Spreads for many products tracked by ICIS in China have never been lower since our reviews began. Until or unless spreads return to historical averages, China’s economy will remain weak as petrochemicals are a critical part of manufacturing.
Polypropylene (PP), for example, as detailed in today’s post:
The average spread in 2022 through August 19 was only $262/tonne to naphtha. This compares to the previous annual low of $430/tonne in 2003.

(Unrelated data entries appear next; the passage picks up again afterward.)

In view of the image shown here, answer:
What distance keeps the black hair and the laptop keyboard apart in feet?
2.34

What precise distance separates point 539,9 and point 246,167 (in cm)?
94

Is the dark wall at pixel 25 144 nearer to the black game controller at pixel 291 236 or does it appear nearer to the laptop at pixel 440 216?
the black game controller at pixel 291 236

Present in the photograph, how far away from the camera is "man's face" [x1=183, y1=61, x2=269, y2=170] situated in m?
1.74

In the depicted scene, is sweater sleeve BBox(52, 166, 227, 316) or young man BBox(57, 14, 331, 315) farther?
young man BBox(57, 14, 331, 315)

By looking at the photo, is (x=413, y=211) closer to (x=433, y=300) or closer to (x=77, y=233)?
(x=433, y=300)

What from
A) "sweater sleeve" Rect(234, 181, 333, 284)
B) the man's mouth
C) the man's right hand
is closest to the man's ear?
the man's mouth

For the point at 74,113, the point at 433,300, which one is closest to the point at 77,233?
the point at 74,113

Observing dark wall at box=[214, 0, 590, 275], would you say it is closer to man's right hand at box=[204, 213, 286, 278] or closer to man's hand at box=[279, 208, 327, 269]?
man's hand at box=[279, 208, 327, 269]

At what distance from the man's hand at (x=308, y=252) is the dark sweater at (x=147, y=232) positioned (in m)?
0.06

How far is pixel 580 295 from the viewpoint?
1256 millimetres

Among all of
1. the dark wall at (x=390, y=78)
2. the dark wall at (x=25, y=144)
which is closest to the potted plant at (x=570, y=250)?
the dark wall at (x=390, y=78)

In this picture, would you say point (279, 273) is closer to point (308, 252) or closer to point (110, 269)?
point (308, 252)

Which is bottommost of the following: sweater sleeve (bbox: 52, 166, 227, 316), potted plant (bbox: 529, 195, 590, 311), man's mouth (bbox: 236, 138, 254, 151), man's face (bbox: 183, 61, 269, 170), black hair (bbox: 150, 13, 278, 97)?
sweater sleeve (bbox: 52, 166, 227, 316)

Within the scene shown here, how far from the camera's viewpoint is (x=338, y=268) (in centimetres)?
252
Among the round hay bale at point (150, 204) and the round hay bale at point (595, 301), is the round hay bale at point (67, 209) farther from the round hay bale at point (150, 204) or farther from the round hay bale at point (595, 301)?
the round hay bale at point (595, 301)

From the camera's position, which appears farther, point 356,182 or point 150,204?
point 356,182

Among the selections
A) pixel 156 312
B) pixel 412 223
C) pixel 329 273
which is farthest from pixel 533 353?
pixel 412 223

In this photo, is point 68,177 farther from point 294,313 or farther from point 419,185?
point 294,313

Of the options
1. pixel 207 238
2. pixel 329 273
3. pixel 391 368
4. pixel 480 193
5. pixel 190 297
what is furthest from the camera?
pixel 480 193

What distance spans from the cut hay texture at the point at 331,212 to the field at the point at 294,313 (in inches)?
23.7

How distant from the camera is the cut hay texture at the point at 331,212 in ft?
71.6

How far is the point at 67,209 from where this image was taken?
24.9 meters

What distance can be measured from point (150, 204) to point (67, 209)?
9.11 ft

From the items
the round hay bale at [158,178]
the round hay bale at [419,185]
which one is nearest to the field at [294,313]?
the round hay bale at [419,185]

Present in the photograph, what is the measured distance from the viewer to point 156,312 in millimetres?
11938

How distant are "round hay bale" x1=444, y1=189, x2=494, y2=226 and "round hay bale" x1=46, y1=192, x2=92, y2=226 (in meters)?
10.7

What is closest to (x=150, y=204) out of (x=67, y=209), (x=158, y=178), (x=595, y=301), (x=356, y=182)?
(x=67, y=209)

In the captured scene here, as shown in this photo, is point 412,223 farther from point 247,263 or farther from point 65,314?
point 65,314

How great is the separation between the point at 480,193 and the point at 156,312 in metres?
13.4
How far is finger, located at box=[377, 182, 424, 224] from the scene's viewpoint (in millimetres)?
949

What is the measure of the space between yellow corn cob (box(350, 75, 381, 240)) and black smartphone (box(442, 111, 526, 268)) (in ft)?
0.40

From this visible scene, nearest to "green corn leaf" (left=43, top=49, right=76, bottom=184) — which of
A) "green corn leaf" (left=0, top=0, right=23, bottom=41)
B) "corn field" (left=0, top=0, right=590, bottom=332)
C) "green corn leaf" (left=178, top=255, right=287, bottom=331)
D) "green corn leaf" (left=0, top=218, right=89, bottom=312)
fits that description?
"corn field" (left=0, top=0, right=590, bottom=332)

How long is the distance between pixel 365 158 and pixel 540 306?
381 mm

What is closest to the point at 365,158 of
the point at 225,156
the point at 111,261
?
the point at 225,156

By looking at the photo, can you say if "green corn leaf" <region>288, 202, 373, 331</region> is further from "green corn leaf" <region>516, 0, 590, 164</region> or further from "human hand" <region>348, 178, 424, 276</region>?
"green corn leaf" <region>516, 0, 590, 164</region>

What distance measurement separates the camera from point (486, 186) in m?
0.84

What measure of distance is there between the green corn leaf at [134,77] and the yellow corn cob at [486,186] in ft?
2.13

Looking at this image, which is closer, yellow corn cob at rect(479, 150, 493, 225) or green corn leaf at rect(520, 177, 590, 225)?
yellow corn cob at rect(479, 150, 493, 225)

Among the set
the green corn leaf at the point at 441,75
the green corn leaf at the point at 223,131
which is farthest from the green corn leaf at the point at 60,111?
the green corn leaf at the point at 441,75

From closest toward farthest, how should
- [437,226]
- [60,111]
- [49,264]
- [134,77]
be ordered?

It’s the same story with ICIS margin ratings:
From January 1 to August 19, 2022, northeast Asia variable cost PP integrated average margins were minus $7/ton from the next low year of $209/positive ton in 2021. This year’s averages break down as follows: only $2.2/tonne for PP-based PDH, less $78/tonne for naphtha-based PP and $54/tonne for LPG-based PP.
Please be careful there and don’t get caught on the wrong side of a market rally that either quickly dies out like faulty fireworks or doesn’t happen at all.
Editor’s Note: This blog post is an opinion piece. The opinions expressed are those of the author and do not necessarily represent those of CIHI.